Getting Exception Format Error with message: Failed to parse message headers

transcendair commented 4 months ago

I have two google takeout files of size 45g and 32g. The 45g file is successfully fully parsed by mimekit and I'm able to build an index file from it (74,050 messages in 1:10 - wicked fast!). The 32g file gets to stream position 2,418,540,487 (after parsing 16,158 messages) and throws a Format Exception with message Failed to parse message headers and stack trace:

at MimeKit.MimeParser.ParseMessage(Byte* inbuf, CancellationToken cancellationToken) in D:\src\MimeKit\MimeKit\MimeParser.cs:line 1923 at MimeKit.MimeParser.ParseMessage(CancellationToken cancellationToken) in D:\src\MimeKit\MimeKit\MimeParser.cs:line 2016 at UserQuery.

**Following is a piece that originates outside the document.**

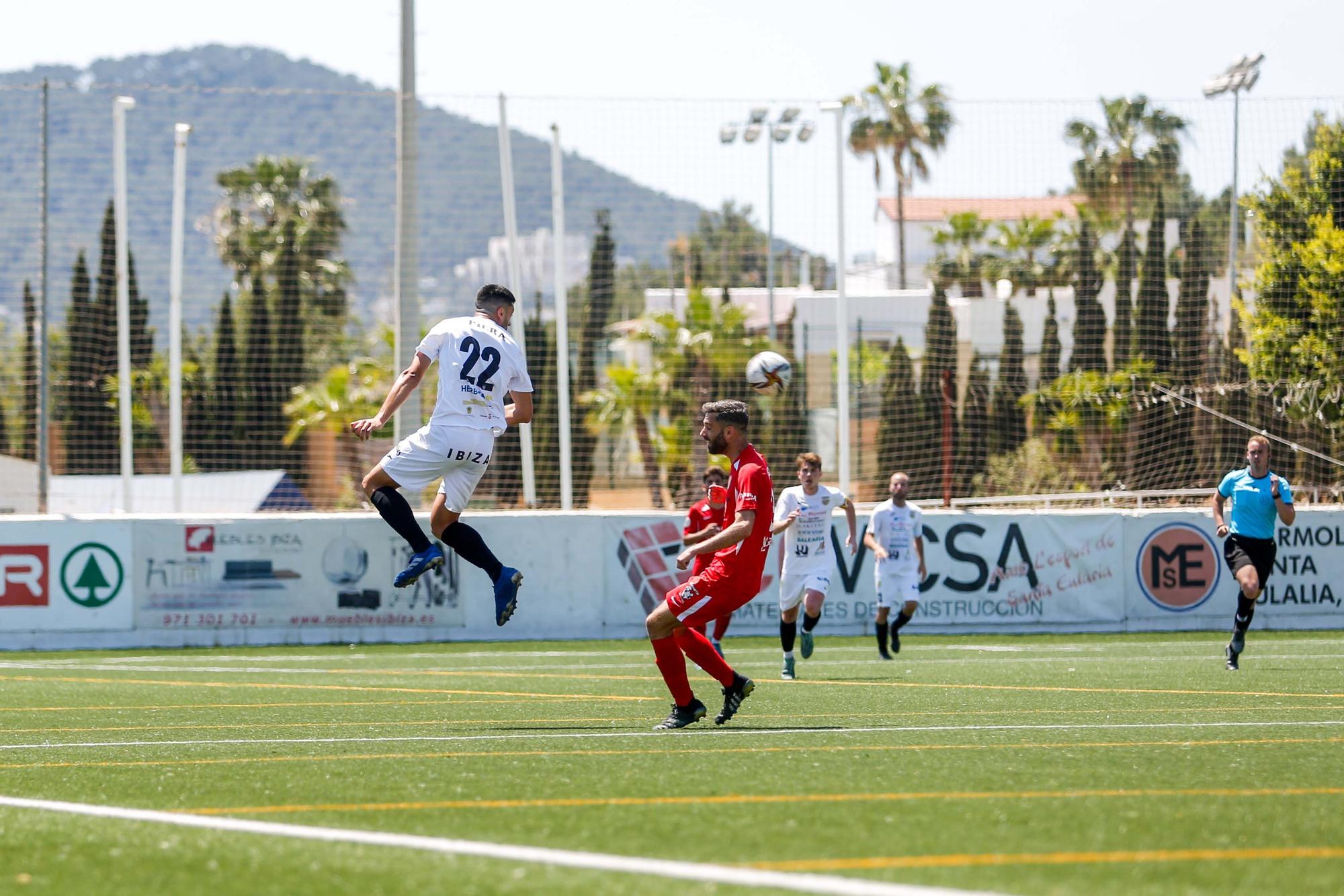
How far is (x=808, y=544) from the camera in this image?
15.7 metres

The code is running in Linqpad with version 4.7, .net 8 on Windows 11. If the offending message is pulled out into a file by itself it parses fine. The code is simple:

    using (var stream = File.OpenRead(fileName))
    {
        var parser = new MimeParser(stream, MimeFormat.Mbox);

        while (!parser.IsEndOfStream)
        {
            //Console.WriteLine(count++);
            try
            {
                count++;
                var message = parser.ParseMessage();

...

The byte count where it fails is suspicious. Confusion rears its ugly head because it did just fine on the larger file. I would appreciate any pointers on how to add instrumentation to the code to see more details on the mode of failure.

jstedfast commented 4 months ago

This sounds very similar to issue #991

I haven't been able to figure out the issue without a sample mailbox. Likely what it means is that there is a buffering issue somewhere.

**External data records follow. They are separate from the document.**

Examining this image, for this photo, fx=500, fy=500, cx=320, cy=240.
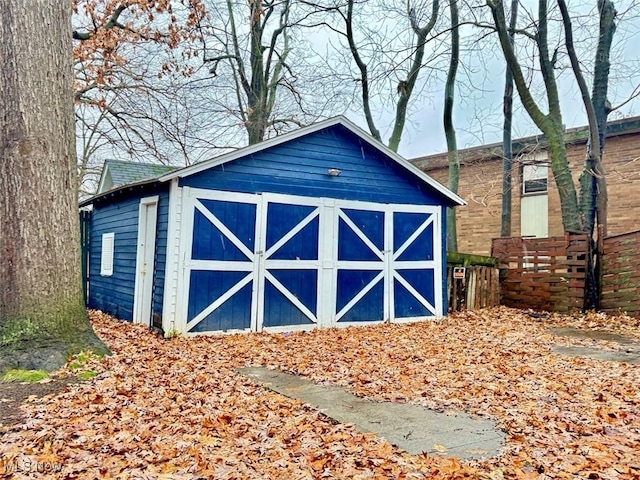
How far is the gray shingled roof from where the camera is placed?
14.6 metres

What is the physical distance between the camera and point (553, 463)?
280 cm

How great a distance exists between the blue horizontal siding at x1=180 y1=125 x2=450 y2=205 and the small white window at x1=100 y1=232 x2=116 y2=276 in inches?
132

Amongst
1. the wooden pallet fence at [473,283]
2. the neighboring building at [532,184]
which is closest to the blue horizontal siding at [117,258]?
the wooden pallet fence at [473,283]

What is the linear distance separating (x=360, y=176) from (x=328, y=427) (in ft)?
19.5

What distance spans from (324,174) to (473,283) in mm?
4218

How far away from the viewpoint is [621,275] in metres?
9.07

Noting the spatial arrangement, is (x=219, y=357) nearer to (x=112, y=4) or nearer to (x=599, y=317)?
(x=599, y=317)

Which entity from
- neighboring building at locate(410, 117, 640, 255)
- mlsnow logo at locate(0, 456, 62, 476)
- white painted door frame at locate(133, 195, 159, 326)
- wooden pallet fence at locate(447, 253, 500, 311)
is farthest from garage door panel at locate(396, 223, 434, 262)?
mlsnow logo at locate(0, 456, 62, 476)

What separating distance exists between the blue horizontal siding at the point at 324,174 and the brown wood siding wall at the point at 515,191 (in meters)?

The other user tried out the ExperimentalMimeParser and discovered that worked fine (it's a re-design of the current MimeParser that I had meant to swap in for v4.0 but forgot, so it's slated for v5.0 instead).

transcendair commented 4 months ago

Yep. Sorted. Time stayed the same for the first file (1:11) and it did the 32g file in :54 with 147,448 messages. Hot stuff.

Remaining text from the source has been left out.